COVENTRY: For nearly as long as Ohio has been rating school districts based on their financial health, Coventry schools has been in fiscal watch — the second-lowest level possible.
Sixteen years in all. That’s six years longer than any other district in Ohio.
Spanning millions of dollars in budget reductions and employee concessions, Treasurer Aaron Butts — fresh out of options — survived one of the lowest points in the school’s financial history by making a tough decision at the end of his first school year at Coventry.
“I cannot end a fiscal year in the negative by law,” said Butts of the 2011-12 school year. “I basically did not pay bills in June.”
Butts made that comment during a board meeting last week to a cafeteria filled with local taxpayers, who recently approved a 5.99-mill tax increase that “was critical to our survival and staying out of fiscal emergency.”
He told the public that an October report forecast that four of the next five years would end in a negative cash balance. The combined bond issue and permanent improvement levy would free up operating revenue that had been consumed by repairs. The May version of that biennial report now projects black ink through 2018.
Then, Butts said something that no Coventry treasurer has been able to say in 16 years.
He said he would be mailing a letter to Columbus telling the state to take Coventry off of fiscal watch.
“It’s progress. We’re making progress,” he said.
The board unanimously approved the motion to move out of fiscal watch. Even after $600,000 in planned cuts, a levy failure would have prompted fiscal emergency and a much different future.
“It gets real bad,” said Butts, who took advice from Springfield, a school district that’s been there twice in the past decade.
“The state becomes very involved. It’s almost like having a second board of education,” said Springfield Superintendent William Stauffer.
Stauffer led Springfield out of fiscal emergency in 2011 after passing a similar bond issue.
But Springfield’s budget wasn’t balanced by additional property tax revenue, Stauffer said. Avoiding a potential deficit required cutting 20 percent of the budget and teaching staff.
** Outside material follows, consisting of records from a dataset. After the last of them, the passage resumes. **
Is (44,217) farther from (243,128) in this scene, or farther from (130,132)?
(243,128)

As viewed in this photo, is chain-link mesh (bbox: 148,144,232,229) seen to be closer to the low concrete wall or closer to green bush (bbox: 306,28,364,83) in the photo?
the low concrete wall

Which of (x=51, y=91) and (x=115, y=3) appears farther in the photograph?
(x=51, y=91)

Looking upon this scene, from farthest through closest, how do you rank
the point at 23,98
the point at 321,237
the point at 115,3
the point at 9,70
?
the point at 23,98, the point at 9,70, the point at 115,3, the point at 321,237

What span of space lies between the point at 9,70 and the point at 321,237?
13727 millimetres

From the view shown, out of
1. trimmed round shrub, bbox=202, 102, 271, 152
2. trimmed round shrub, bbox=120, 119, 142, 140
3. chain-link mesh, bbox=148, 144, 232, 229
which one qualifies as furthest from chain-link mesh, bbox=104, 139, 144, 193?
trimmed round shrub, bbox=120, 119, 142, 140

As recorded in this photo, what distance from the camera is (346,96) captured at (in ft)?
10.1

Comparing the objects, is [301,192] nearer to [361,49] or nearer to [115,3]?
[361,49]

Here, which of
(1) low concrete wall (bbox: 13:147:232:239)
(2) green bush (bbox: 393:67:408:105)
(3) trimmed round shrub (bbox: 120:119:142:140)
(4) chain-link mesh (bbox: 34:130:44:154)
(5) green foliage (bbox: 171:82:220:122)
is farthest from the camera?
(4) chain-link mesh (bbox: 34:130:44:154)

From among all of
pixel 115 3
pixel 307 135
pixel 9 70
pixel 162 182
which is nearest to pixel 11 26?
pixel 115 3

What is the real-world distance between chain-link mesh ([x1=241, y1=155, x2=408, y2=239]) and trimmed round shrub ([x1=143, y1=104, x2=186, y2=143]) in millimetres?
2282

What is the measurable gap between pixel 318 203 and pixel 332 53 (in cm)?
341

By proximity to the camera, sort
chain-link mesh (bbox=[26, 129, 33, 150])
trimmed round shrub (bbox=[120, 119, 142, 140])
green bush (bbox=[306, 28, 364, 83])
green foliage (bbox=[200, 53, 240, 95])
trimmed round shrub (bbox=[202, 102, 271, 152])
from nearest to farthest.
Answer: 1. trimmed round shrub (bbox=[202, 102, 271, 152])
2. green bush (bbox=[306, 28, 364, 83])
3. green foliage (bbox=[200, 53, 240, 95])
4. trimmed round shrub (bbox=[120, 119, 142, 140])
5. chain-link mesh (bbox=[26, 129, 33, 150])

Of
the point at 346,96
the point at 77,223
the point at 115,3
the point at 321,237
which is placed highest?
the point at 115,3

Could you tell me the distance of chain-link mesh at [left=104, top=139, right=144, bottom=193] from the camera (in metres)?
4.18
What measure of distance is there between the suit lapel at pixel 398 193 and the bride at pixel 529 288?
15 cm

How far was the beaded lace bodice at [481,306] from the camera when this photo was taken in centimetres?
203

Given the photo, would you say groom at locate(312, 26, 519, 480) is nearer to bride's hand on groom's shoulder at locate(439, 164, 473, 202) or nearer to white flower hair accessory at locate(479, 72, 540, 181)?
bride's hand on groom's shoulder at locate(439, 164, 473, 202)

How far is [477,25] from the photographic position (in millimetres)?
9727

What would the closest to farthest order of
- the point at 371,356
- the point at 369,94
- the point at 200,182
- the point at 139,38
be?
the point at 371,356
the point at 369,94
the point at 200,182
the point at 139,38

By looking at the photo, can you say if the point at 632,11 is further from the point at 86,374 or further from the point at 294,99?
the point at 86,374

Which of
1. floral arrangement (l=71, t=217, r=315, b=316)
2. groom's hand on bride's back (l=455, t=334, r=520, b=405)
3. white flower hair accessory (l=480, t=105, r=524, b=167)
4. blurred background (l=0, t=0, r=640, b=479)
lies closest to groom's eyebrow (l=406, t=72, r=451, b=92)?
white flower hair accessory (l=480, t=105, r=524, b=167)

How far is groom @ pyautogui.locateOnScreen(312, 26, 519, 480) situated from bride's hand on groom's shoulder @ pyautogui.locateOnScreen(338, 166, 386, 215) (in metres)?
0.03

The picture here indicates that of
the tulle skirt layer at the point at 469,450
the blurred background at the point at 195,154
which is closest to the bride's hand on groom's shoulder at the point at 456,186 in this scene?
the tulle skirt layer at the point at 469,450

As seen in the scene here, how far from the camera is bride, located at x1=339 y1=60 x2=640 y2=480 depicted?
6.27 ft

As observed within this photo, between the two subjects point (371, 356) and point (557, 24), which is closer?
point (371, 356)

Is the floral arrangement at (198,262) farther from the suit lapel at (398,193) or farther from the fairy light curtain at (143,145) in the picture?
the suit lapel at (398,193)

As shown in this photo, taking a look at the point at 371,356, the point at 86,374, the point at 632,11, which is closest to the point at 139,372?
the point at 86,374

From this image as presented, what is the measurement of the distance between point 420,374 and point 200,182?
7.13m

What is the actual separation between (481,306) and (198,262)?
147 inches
“It eliminated some electives. It definitely made class sizes larger. Our elementary libraries were closed,” said Stauffer, who added that most programming, including the libraries, has been restored. Some teachers have been replaced — “nothing crazy” — and swelling class sizes have subsided.
Nonetheless, “It definitely impacted education,” said Stauffer. Springfield’s excellent rating in four of the past five years dropped two grades to continuous improvement in 2009 in the midst of severe cuts.
Students left with the fleeting programs and busing — one of the first items to be cut in financially strapped schools.
“We just gave them one more reason to leave,” Stauffer said.
In 2006, prior to fiscal emergency, Springfield was a net importer of students, accepting 310 students from area schools through open enrollment while losing about 228 students. By 2009, two years into fiscal emergency, the numbers nearly flipped, with 228 students coming in and 345 leaving. Students who left took additional state aid with them, compounding the funding issue.
Those numbers have never fully recovered as Springfield lost 13 more students than it gained through open enrollment last year.
The exodus was driven in part by limited program offerings, but it was also driven by a stigma of financial instability.
“The real downfall going into fiscal emergency here is loss of pride,” Stauffer said. “The perception was that we weren’t good because we were in fiscal emergency. So, people left.”
With a five-year financial forecast “as good as any” and $7.5 million left after the books are settled this year, Stauffer advised many schools like Coventry, which has faced severe deficits.
Butts took that advice and assured the public that he would fulfill his “fiduciary responsibility to stretch [additional levy] money as far as I can.”
He knows that getting into fiscal emergency is easier than getting out.
“I think that’s alarming to everybody. And I think it’s just a byproduct of how we fund our schools in Ohio,” Stauffer said, hinting of declining state aid for public schools.
Getting into financial trouble may be something more and more districts experience.
“We were just ahead of the curve,” Stauffer cautioned.